With regard to grace,
Edwards writes that, while altruism is a radical dimension of divine and human
love, it does not express the ultimate vision of that love. Indeed,
indiscriminate calls to altruism and self-sacrifice can function to maintain
oppression, as feminist theologians have stressed. Moreover, in a trinitarian
doctrine of God, love is revealed most radically in mutual, equal, and ecstatic
friendship. So, though Hefner sees altruistic love as holding the status of a
cosmological and ontological principle, Edwards sees
persons-in-mutual-relations as having this status. Drawing on the writings of
John Zizioulas, Walter Kasper, and Catherine Mowry LaCugna, Edwards suggests
that if the essence of God is relational and if everything that is springs from
persons-in-relation, then this points towards an ontology which he calls
being-in- relation. Moreover, such an ontology is partially congruent with
evolutionary biology, including its stress on cooperative, coadaptive,
symbiotic, and ecological relations. Contrary to Theissen and McFague who tend
to oppose natural selection and the Gospel, Edwards wants the Christic
paradigm to view God as continuously creating through the processes of
evolution.
Still the struggle and pain
of evolution leads Edwards to face the challenge of theodicy. Following Thomas
Tracy, he first suggests that natural selection needs to be considered in non-
anthropomorphic and non-moral terms as an objective process in nature, like
nucleosynthesis in stars.
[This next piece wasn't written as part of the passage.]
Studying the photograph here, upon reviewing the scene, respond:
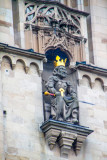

Theodicy is no more intense a problem for natural
selection than it is to all such processes, including death when understood as
essential to evolution and life. The trinitarian God who creates through
natural selection needs to be understood not only as relational but also as
freely accepting the limitations found in loving relationships with creatures.
The Incarnation and the Cross point to a conception of God related to natural
selection through unthinkable vulnerability and self-limitation. The God of natural
selection is thus the liberating, healing, and inclusive God of Jesus. This God
is engaged with and suffers with creation; at the same time, creatures
participate in Gods being and trinitarian relationships.